LIST OF TASKS:
1. In the passage below on SAG mill liners, list each change that mill-liner designs have moved toward, according to the text.
2. Please reproduce word for word the section of the SAG mill liner passage below from "No discussion of" up to and including "total maintenance effort).".
3. Continue the SAG mill liner passage below, starting right after its final sentence.

EXCERPT TO READ:
'''
To a more significant degree than in other comminution devices, liner design and configuration can have a substantial effect on mill performance. In general terms, lifter spacing and angle, grate open area and aperture size, and pulp lifter design and capacity must be considered. Each of these topics has had a considerable amount of research, and numerous case studies of evolutionary liner design have been published. Based on experience, mill-liner designs have moved toward more open-shell lifter spacing, increased pulp lifter volumetric capacity, and a grate design to facilitate maximizing both pebble-crushing circuit utilization and SAG mill capacity. As a guideline, mill throughput is maximized with shell lifters between ratios of 2.5:1 and 5.0:1. This ratio range is stated without reference to face angle; in general terms, and at equivalent spacing-to-height ratios, lifters with greater face-angle relief will have less packing problems when new, but experience higher wear rates than those with a steeper face angle. Pulp-lifter design can be a significant consideration for SAG mills, particularly for large mills. As mill sizes increases, the required volumetric capacity of the pulp lifters grows proportionally to mill volume. Since AG/SAG mill volume is roughly proportional to the mill radius cubed (at typical mill lengths) while the available cross-sectional area grows only as the radius squared, pulp lifters must become more efficient at transferring slurry in larger mills. Mills with pebble-crushing circuits will require grates with larger apertures to feed the circuit.
No discussion of SAG milling would be complete without mention of refining. Unlike a concentrator with multiple grinding lines, conducting SAG mill maintenance shuts down an entire concentrator, so there is a tremendous focus on minimizing required maintenance time; the reline timeline often represents the critical path of a shutdown (but typically does not dominate a shutdown in terms of total maintenance effort).
'''
RECORD SET:
'''
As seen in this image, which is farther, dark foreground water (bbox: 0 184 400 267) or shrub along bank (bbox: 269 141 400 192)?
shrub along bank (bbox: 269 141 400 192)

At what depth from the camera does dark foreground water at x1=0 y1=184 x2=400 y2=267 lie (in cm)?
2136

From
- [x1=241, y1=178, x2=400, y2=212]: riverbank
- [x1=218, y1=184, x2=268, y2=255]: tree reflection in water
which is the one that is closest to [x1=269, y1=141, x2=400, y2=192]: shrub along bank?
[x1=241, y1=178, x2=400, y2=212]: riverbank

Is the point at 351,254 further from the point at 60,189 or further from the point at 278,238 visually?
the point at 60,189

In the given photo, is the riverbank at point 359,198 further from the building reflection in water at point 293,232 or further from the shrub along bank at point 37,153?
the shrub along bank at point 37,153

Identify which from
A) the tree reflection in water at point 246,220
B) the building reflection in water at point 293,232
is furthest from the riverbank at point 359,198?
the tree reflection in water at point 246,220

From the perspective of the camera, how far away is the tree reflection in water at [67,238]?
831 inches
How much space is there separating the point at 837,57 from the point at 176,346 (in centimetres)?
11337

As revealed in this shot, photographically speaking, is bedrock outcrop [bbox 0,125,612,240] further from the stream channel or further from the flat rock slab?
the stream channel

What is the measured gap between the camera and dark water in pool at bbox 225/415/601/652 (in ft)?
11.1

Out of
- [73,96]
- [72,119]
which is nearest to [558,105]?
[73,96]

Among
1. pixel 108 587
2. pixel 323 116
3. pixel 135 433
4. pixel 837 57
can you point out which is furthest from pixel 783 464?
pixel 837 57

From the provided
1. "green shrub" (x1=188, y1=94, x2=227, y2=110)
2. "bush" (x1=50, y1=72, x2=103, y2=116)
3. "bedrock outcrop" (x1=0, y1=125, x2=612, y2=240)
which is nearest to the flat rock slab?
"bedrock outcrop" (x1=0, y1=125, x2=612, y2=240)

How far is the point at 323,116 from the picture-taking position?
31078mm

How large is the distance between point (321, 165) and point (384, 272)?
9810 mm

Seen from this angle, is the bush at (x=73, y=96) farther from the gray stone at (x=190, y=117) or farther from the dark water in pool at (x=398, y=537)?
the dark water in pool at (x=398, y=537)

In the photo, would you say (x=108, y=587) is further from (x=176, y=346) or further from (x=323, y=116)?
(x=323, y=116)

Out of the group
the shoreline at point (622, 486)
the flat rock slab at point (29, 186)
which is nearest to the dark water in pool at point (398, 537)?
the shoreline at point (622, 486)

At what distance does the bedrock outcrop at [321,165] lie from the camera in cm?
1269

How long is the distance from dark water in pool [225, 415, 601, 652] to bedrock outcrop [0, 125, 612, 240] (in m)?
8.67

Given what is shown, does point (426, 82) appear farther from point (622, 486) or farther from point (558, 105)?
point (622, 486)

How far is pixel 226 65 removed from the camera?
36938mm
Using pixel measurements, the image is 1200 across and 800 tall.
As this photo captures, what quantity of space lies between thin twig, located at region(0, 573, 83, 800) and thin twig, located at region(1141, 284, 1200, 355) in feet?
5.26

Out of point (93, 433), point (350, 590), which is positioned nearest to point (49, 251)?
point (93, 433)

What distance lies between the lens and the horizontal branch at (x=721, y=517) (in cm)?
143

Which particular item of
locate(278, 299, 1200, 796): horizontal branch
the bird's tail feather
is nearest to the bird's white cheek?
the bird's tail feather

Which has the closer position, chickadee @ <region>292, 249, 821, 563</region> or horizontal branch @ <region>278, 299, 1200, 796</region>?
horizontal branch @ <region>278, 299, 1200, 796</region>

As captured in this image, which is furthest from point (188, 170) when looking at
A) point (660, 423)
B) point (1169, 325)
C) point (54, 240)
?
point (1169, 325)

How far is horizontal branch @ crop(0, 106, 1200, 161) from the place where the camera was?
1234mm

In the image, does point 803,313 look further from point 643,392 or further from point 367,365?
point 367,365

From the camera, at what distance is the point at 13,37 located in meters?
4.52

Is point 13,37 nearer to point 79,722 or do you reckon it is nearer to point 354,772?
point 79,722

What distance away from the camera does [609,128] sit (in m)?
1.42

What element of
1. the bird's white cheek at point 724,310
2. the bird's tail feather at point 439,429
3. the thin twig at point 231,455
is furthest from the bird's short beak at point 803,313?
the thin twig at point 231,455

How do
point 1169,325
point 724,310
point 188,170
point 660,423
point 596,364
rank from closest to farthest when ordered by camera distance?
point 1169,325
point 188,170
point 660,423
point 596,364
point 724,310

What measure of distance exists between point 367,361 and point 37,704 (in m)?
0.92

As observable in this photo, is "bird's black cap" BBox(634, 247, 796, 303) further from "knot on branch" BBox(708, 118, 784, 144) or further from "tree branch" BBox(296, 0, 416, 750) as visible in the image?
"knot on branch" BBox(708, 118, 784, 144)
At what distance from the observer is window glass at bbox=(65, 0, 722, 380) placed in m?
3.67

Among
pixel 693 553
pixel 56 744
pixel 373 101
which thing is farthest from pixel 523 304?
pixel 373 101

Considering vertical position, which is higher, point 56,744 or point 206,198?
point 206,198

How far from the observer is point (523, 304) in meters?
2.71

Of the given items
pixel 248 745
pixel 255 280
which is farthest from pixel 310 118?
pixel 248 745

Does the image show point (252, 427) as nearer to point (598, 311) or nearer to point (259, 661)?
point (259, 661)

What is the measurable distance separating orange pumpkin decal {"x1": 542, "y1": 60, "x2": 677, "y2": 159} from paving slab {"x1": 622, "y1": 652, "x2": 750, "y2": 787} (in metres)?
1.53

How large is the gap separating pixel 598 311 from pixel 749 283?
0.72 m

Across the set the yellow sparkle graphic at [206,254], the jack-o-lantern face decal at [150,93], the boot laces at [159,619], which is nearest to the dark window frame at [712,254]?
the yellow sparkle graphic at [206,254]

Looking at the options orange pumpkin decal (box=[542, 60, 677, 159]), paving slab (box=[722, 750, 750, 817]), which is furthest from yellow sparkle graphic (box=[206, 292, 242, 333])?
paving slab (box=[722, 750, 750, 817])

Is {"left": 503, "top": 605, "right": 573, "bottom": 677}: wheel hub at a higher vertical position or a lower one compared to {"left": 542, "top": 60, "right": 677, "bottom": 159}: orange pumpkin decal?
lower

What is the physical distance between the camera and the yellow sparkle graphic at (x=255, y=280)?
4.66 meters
'''
THE ANSWERS:
1.
- More open-shell lifter spacing
- Increased pulp lifter volumetric capacity
- A grate design to facilitate maximizing both pebble-crushing circuit utilization and SAG mill capacity

2.
No discussion of SAG milling would be complete without mention of refining. Unlike a concentrator with multiple grinding lines, conducting SAG mill maintenance shuts down an entire concentrator, so there is a tremendous focus on minimizing required maintenance time; the reline timeline often represents the critical path of a shutdown (but typically does not dominate a shutdown in terms of total maintenance effort).

3.
Reline times are a function of the number of pieces to be changed and the time required per piece. Advances in casting and development of progressively larger lining machines have allowed larger and larger individual liner pieces.
While improvements in this area will continue, the physical size limit of the feed trunnion and the ability to maneuver parts are increasingly limiting factors, particularly in large mills. The other portion of the equation for reline times is time per piece, and performance in this area is a function of planning, training/skill level, and equipment.
Abroad range of AG/SAG circuit configurations are in operation. Very large line plants have been designed, constructed, and operated. The circuits have demonstrated reliability, high overall availabilities, streamlined maintenance shutdowns, and efficient operation. AG/SAG circuits can handle a broad range of feed sizes, as well as sticky, clayey ores (which challenge other circuit configurations). Relative to crushing plants, wear media use is reduced, and plants run at higher availabilities. Circuits, however, are more sensitive to variations in circuit feed characteristics of hardness and size distribution; unlike crushing plants for which throughput is largely volumetrically controlled. AG/SAG throughput is defined by the unit power required to grindthe ore to the closing size attained in the circuit. Very hard ores can severely constrain AG/SAG mill throughput. In such cases, the circuits can become capital inefficient (in terms of the size and number of primary milling units required) and can require more total power input relative to alternative comminution flowsheets. A higher degree of operator skill is typically required of AG/SAG circuit operation, and more advanced process control is required to maintain steady-state operation, with different operator/advanced process control regimens required based on different ore types.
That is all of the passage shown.